Congress has shown support for U.S. nuclear exports as well. In April 2022, Congress introduced bipartisan legislation to offset the growing influence of Russia and China in global civil nuclear energy development and re-establish U.S. leadership in nuclear energy both at home and abroad.
These recent financial and regulatory supports are a testament to U.S. policymakers’ willingness to re-establish America’s leadership in the global civil nuclear industry. They are encouraging and necessary, but insufficient to adequately address U.S. firms’ competitive disadvantages against state-owned Russian and Chinese nuclear providers.
The U.S. government needs to fix two problems. One is the complex and restrictive nuclear export regulatory regime. Under current nuclear export control rules, U.S. nuclear export licensing is administered by four agencies with different regulations and a complex interagency review process. It is incredibly time-consuming and administratively challenging for U.S. exporters and their customers to navigate such a byzantine bureaucratic maze. The DOE’s U.S. Nuclear Nexus is a helpful tool, but it does not solve the fundamental problem of the fragmented application process. Additionally, the United States only provides nuclear expertise via the “123 Agreement,” which does not cover growing nuclear demand in Asia and the Middle East. This regulatory restriction leaves these markets up for grabs to Russian and Chinese nuclear exporters. The U.S. government should streamline the export license application and review process. The Nuclear Regulatory Commission and the DOE’s National Nuclear Security Administration need to consider establishing a more efficient licensing process for new advanced nuclear technologies, including small modular reactors, microreactors, and other advanced designs.
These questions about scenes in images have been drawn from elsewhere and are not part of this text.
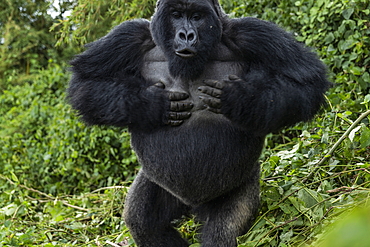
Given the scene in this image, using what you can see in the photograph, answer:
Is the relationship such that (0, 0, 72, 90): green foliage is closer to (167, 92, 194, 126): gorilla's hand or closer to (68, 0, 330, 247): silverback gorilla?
(68, 0, 330, 247): silverback gorilla

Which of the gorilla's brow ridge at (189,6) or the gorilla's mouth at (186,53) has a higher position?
the gorilla's brow ridge at (189,6)

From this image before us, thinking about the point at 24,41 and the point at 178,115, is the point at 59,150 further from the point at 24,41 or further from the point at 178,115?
the point at 24,41

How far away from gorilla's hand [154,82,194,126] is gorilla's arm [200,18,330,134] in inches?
4.8

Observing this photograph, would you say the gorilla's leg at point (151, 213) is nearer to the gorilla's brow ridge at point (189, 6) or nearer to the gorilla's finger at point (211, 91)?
the gorilla's finger at point (211, 91)

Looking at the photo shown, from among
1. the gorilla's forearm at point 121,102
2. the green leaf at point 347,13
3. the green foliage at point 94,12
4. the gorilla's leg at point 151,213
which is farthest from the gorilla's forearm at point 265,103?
the green foliage at point 94,12

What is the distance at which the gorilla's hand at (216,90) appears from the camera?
7.13 feet

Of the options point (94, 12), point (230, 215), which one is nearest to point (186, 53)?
point (230, 215)

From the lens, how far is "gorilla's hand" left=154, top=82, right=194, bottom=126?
227 centimetres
The other issue is affordability and financing. Building new reactors is both capital-intensive and financially risky for the purchasing party and the vendor. The total actual cost for constructing a nuclear power plant in the United States is often three times as expected. Countries that need nuclear power often lack the funding for it. Russian and Chinese nuclear exporters can beat out private U.S. reactor providers because they receive state subsidies and can provide attractive financing terms. The U.S. government should maximize engagement between the private sector and government institutions with financing abilities, such as the DFC and the Export-Import Bank, to develop financing options and make U.S. nuclear reactors affordable for foreign customers. American policymakers should also seek the option of co-financing new nuclear projects with U.S. allies and partners.
Since Russia’s invasion of Ukraine, Russia’s state-owned Rosatom has already encountered a cancellation on a contracted nuclear power plant in Finland. Worsening geopolitical tensions and increased uncertainties may stall Rosatom’s expansion. The United States should not wait for Russia’s influence to wane or allow Chinese players to seize more market share. It should re-establish its leadership in the global civil nuclear power export market. If it does not, the opportunity costs are more than uncreated jobs and missed revenue. Such a failure will also cost U.S. leadership in setting safety and security standards in the global civil nuclear energy industry, in shaping the global nuclear nonproliferation regime, and in the geopolitical and geoeconomic competition against its major rivals.